[YOUR TASKS]:
[A] Translate the sentence "This use case is all about getting a rough idea of how Google is currently crawling your site." from the passage on log files into French.
[B] Swap "Micrograph" for "Photomicrograph" in the rows, covering only the stretch from the first row through the one containing "Micrograph. Captured at 1000x magnification." and changing nothing else. Leave the pictures out.

[TEXT TO READ]:
● ● ●

The best starting point for you is to first understand how Google is currently crawling your site. Enter the wondrous land of log files.

The goals here are as follows:

  1. Build foundational knowledge that’s required to make the most of the use cases we’ll cover below.
  2. Improve SEO forecasts by getting better at predicting how long it’ll take for new and updated content to start ranking.

1a. Build foundational knowledge

Browse through last week's logs. You’ll likely see:

  1. Requests to your robots.txt file — Google's refreshing the rules of engagement for your site.
  2. Requests to existing URLs that return the 200 OK status code — that’s Google recrawling pages. Absolutely normal and desired behavior.
  3. Requests to assets such as custom fonts, CSS and JS files that return the 200 OK status codes. Google needs all of these to render your pages. Again, this is normal and desired behavior.
  4. Requests to URLs that are long gone and return the 404 Not Found status code. Google has a long memory, and they’ll keep retrying old URLs every once in a while. It can take years before they stop doing so. Nothing to worry about here either as long as you aren't linking to these URLs.
  5. And you’ll find 301 Moved permanently HTTP status codes for URL-variants that redirect to preferred URLs. Perhaps your website contains some links to redirecting URLs or you had them in the past. And it’s highly likely others link to incorrect URLs on your site. Often this is beyond your control.

Next steps

There are no next steps. This use case is all about getting a rough idea of how Google is currently crawling your site.

1b. Improve SEO forecasts

Now, zoom in on recently published content — how long
after publishing did Google end up crawling the content?

● ● ●

[EXERCISE MATERIALS]:
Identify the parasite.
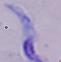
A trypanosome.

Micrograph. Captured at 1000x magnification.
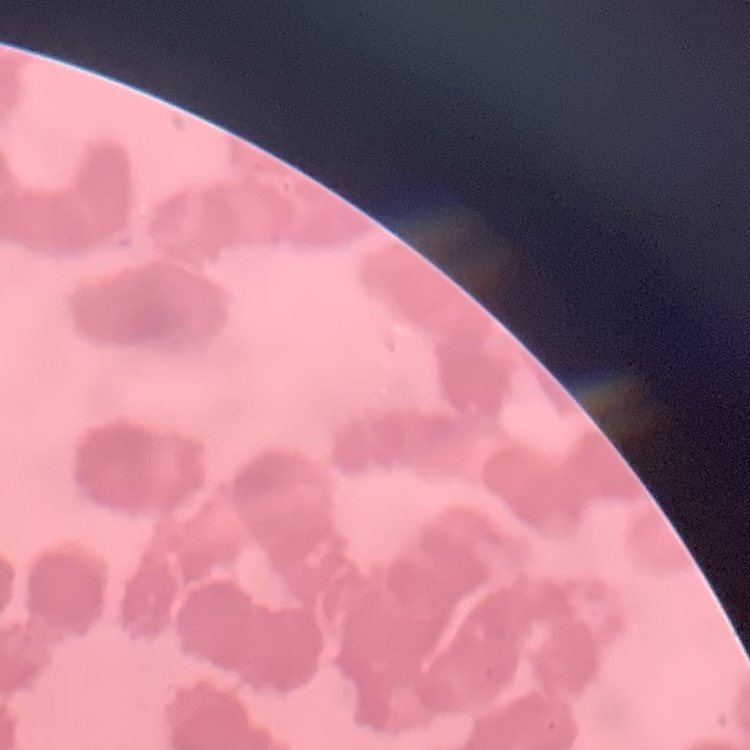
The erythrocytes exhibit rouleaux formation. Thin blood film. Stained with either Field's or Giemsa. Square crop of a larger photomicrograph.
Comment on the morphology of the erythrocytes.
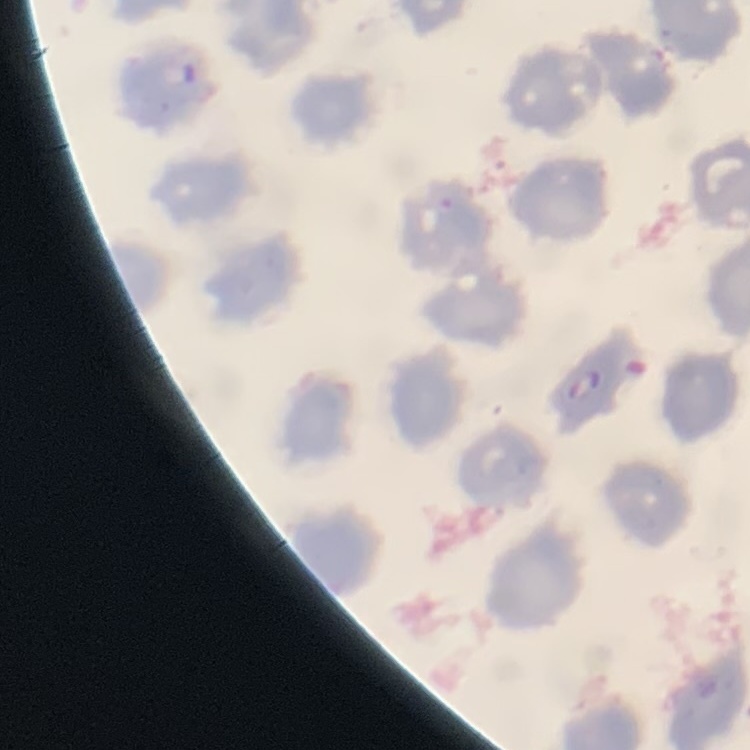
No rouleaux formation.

● ● ●

[ANSWERS FOR THIS EXERCISE]:
[A] Ce cas d'usage consiste essentiellement à se faire une idée approximative de la façon dont Google explore actuellement votre site.

[B]
Identify the parasite.
A trypanosome.

Photomicrograph. Captured at 1000x magnification.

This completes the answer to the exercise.